When Toklas died in 1967, she was buried beside Stein in Paris’s Père Lachaise Cemetery, and her name and dates of birth and death were engraved on the back of Stein’s headstone, rendering them invisible from the cemetery path. It is possible to see in this detail a dispiriting metaphor, and indeed many people have suggested that while Stein was one of Modernism’s most thrilling artistic innovators, she enacted in her domestic life a fundamentally conventional scenario: the famous, powerful, creative, masculine husband faithfully aided and assisted by a forgotten, subservient, nurturing, feminine wife, who was, in death, literally relegated to the background. Love notes such as “The house was just twinkling in the moon light,” which can be read as infantilizing “wifey” Toklas by turning her into a “baby,” could certainly be seen as supporting this view of the women’s relationship.

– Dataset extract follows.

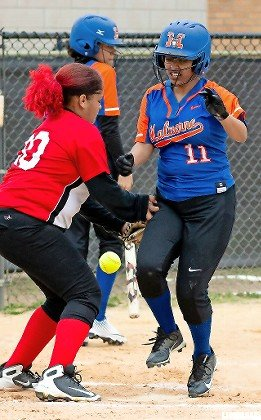 Malverne's Subhadra Debnath, right, reached home plate last Friday and the Lady Mules were tied with Freeport before a big inning led to an 18-7 loss.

By the end of the 20th century, though, feminist and lesbian critics had begun to argue that Stein and Toklas’s relationship was far more complex and nuanced, and far less conventional, than it may have appeared to be. These critics were particularly keen to suggest that the generic heterosexual language Stein and Toklas used to describe their relationship constituted not a recapitulation of traditional sex/gender roles, but rather an affectionate and subversive game of linguistic dress-up. Both women obviously knew full well that theirs was not a traditional heterosexual marriage. Their use of terms such as “hubby” and “wifey” was meant not to conceal that fact but to illuminate it. By using this language to remind each other of what their relationship wasn’t, Stein and Toklas created a space where they could toy with (potentially limitless) possibilities for what their relationship was. As Elizabeth Meese writes in her essay “Gertrude Stein and Me,” “Gertrude Stein devotes herself to evading questions and answers as she keeps the issue of lesbian identity open. Indeed, she avoids the very question itself. . . . [She] resists the very structure of question/answer. . . . When lesbian identity remains open, it remains interesting.”
Stein’s literary work was centrally concerned with the opening up of possibilities, with the celebration of the myriad ways that words can mean, and this sense of playful indetermination was central to Stein and Toklas’s marriage as well. But of course a marriage also depends on stability, predictability, and the comforts of repetition. Both poems and marriages require patterns and variations: without patterns, they risk chaos and dissolution; without variations, boredom and stagnation. Our delight in reading Stein and Toklas’s everyday love notes stems from our sense that in them the women’s relationship is portrayed as infinitely variable but at the same time reliable and constant. No matter their ostensible subjects, their twin implicit messages are always the same: “‘You’ might be anything. And I love you.”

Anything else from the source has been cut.